Education and Research
The Center will create specialized information resources for teaching and learning about photographs and their preservation. It will directly inform the appreciation of photographs through a materials-based art history that unifies the technical and aesthetic understanding of photography. Its primary activities will include scientific and scholarly research, workshops and educational forums, and information sharing through a dedicated web site.

Research at the Center will document the material nature of photographs and will become a resource for connoisseurship by publishing an atlas of the visually observable characteristics of photographic masterpieces, along with detailed information about technique, identifying marks, conservation issues, biography, and critical appraisal. Significant works by noteworthy photographers that exist in multiple variations, often within Eastman House, will be examined in depth to reveal the cause-and-effect relationship between how a photograph was made, how it has aged, and how its specific technical characteristics are intrinsic to its aesthetic qualities.
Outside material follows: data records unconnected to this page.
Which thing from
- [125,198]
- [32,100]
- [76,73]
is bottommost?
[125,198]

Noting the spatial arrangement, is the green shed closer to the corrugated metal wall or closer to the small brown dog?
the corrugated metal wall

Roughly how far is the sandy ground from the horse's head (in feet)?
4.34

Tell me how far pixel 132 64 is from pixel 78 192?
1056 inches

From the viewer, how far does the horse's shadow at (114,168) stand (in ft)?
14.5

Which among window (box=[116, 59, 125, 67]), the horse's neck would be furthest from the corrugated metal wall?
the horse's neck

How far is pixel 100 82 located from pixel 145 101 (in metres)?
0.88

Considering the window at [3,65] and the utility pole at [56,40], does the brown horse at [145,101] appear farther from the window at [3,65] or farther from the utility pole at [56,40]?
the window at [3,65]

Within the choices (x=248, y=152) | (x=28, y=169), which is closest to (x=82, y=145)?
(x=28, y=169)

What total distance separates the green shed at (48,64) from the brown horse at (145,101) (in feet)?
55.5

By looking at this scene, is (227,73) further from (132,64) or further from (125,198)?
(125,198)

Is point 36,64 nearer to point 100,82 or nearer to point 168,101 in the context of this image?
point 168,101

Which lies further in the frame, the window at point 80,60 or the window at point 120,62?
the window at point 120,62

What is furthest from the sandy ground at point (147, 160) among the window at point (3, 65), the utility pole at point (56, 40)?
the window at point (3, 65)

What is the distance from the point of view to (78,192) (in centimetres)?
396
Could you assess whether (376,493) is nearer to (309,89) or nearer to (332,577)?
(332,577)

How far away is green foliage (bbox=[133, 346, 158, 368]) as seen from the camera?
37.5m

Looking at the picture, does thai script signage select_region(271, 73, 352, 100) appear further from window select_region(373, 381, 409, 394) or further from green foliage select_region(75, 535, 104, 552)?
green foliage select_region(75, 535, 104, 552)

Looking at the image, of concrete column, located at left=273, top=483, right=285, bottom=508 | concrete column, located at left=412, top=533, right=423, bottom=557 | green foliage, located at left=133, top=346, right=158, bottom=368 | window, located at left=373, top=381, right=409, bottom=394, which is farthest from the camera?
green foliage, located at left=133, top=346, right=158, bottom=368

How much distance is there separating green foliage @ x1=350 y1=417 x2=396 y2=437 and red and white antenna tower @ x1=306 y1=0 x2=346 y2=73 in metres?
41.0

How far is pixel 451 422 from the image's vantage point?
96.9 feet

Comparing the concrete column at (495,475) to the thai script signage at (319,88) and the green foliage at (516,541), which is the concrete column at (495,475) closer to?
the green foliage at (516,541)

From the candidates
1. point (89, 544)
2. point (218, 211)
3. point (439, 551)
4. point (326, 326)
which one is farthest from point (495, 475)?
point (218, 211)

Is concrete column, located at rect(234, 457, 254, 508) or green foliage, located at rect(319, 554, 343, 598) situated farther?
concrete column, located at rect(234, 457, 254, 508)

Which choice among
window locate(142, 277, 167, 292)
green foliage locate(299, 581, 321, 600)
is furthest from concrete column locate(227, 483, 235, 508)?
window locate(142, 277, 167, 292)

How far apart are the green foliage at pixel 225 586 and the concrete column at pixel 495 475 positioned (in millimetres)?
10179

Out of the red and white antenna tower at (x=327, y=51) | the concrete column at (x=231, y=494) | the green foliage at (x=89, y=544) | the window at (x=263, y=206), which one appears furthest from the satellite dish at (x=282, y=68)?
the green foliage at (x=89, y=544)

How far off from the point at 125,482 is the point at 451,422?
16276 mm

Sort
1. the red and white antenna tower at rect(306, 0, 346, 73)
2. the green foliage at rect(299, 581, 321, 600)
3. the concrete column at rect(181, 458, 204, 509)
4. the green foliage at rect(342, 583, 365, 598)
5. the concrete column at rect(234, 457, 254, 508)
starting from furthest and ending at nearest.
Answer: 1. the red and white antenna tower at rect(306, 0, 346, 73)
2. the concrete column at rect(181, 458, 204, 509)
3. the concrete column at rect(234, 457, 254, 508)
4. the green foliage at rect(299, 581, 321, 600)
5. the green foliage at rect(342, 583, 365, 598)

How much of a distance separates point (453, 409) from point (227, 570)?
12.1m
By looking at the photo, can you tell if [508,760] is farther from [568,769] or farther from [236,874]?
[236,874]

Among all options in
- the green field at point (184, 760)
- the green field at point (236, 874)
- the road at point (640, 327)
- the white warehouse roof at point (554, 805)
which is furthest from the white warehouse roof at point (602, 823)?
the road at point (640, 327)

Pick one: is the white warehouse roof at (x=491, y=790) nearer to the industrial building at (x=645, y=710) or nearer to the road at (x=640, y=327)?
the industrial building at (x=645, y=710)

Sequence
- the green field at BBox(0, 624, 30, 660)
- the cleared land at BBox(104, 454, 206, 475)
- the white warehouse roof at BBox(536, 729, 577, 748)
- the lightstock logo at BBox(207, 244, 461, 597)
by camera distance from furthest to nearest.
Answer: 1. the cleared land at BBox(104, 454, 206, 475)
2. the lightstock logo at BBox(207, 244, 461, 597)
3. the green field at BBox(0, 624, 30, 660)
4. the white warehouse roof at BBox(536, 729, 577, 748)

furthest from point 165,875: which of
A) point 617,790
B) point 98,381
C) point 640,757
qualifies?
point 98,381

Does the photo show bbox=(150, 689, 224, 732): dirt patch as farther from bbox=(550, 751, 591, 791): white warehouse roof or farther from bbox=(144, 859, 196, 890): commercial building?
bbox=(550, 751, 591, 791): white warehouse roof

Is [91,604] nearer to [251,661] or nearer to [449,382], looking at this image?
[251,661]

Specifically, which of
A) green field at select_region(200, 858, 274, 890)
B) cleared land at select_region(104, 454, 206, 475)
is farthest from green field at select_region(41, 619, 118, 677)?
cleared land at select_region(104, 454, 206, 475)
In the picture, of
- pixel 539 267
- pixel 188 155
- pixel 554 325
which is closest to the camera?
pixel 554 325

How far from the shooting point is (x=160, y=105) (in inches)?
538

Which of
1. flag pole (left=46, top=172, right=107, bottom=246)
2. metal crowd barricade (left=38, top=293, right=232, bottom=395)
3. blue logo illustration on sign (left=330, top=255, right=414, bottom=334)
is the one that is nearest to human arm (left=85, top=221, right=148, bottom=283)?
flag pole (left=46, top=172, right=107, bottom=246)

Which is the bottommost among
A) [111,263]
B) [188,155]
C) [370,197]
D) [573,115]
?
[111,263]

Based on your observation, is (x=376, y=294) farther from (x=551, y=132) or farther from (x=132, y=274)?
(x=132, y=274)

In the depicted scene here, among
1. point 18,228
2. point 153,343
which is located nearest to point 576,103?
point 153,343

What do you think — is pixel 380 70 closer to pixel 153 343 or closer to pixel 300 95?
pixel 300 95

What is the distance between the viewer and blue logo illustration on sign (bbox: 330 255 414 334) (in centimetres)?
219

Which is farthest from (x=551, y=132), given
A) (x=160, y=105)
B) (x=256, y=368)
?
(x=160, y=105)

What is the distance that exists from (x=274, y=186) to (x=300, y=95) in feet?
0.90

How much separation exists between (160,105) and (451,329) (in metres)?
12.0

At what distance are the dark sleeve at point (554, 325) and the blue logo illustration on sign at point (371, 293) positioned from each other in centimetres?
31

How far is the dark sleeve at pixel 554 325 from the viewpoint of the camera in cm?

The connoisseurship research will incorporate associated information from scrapbooks, journals, institutional documentation, oral history tapes, and other primary documents.

The Center will develop the best ways to visually capture and represent the material aspects of photographic objects, with the goal of documentation and educational presentation. Key characteristics of photographic prints, such as process identity, layer structure, surface texture, sheen, and image structure, will be studied at many different magnifications and with a variety of lighting techniques.

As a leader in education and research, the Center will offer various workshops, in cooperation with graduate and undergraduate conservation programs. These workshops will cover characterization methods, issues in photograph authentication, print appreciation, and historic processes, as well as guided instruction on the making of photographs. A dedicated Center for the Legacy of Photography web site will promote the knowledge and activities of the Center and offer scholarly resources, access to original research, downloadable educational materials, and announcements of the Center’s events and activities. Visit the site at legacyofphotography.org.

More About George Eastman House
George Eastman House International Museum of Photography & Film, established in 1947 on the estate of Kodak founder George Eastman, houses one of the world’s leading collections of photography, motion pictures, cameras and technology, and literature of these fields of study, all of which will complement and inform the work of the Center. Eastman House staff includes the world’s leading experts in photograph conservation and historic processes. The museum offers world-leading graduate and post-graduate programs in photograph and motion picture preservation and conservation.

More About Image Permanence Institute
IPI is part of RIT, a university known for its technical expertise and long history of photographic education. IPI is part of RIT’s College of Imaging Arts and Sciences, one of the world’s best centers for advanced study in the imaging field. Its School of Photographic Arts and Sciences is nationally recognized for the excellence of its programs in the art, technology, history, and aesthetics of still and moving images. The Center will benefit from the technological strengths of RIT, its first-rate faculty, and its library resources on the history of imaging and graphic arts. At the same time the Center offers RIT the opportunity to enrich its educational offerings.